Hats off to Barrick

I don’t believe in the health of the stock market at large. It has further to fall in my opinion. Nationally it seems we are being feed the idea that the worst is behind us in terms of this financial crisis, and that reassuring message seems to have gotten people back into the stock market. It’s a classic suckers rally that is only going to end badly for investors. Paradoxically, the modern investment mantra of “stocks for the long haul” and using diversity as a means of protection is just going to guarantee that the average investor will feel the full weight of this next leg downward. Gold, on the other hand, has a bright future.

I’ve made a great deal of money trading shares of Barrick Gold (ticker symbol ABX) over the past twelve months. It’s a company I follow quite closely. I feel its one of the few great investments available in the stock market as it allows for you to gain leveraged exposure to the rising gold price while at the same time holding a stock that is paying you dividends. While the oblivious investors of the world are foolishly plowing their money into stock market index funds without the slightest clue as to the fundamentals of their underlying investment, I believe, as Henry Ford did (and Warren Buffet does) that its perfectly alright to put all your eggs in one basket provided that you “watch that basket.” Barrick is my egg basket and I watch it quite closely.

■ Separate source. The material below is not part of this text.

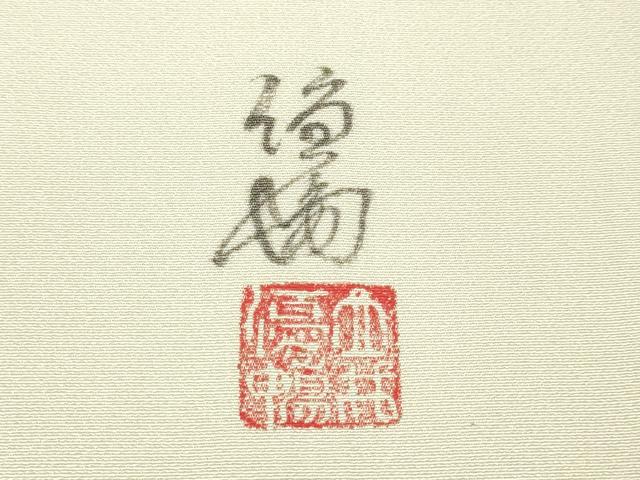 平和屋着物▼訪問着 作家物 手描き 草花文 正絹 逸品 DABG3652du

Earlier in the year, I took apart their financial projections and put it into an Excel spreadsheet. My own estimate as to what the company would earn was around $1.65 a share for the year, and that’s the figure I kept in mind when I was trading Barrick. I figured that the eventual broad-based stock market downturn would not allow companies to enjoy huge premiums in their price-to-earnings ratio, so I was reluctant to hold Barrick at a PE ratio greater than 20. Using my figure of $1.65, that put the maximum price I was willing to pay for Barrick at $33. This outlook encouraged me to buy Barrick when it dipped below $30 and sell Barrick at anything over $35. That generous range is what the stock has been trading in all year, and it’s more than enough of a range to show a decent profit by simply buying low and selling high.

I now have to factor in some new information, however, because Barrick just released their 2nd Quarter results. Their production is ahead of schedule and they’ve been able to keep their costs down. it now looks like a reasonable estimate for their 2009 earnings is going to be closer to $2.12 a share. Factoring in a PE ratio of 20, that makes Barrick an excellent buy at anything under $40. Currently it’s at $35, and I’m looking to increase my exposure to it. I just don’t see that this company stock has any real downside at this price given it’s recent performance, the gold’s potential to rise as this crisis drags on.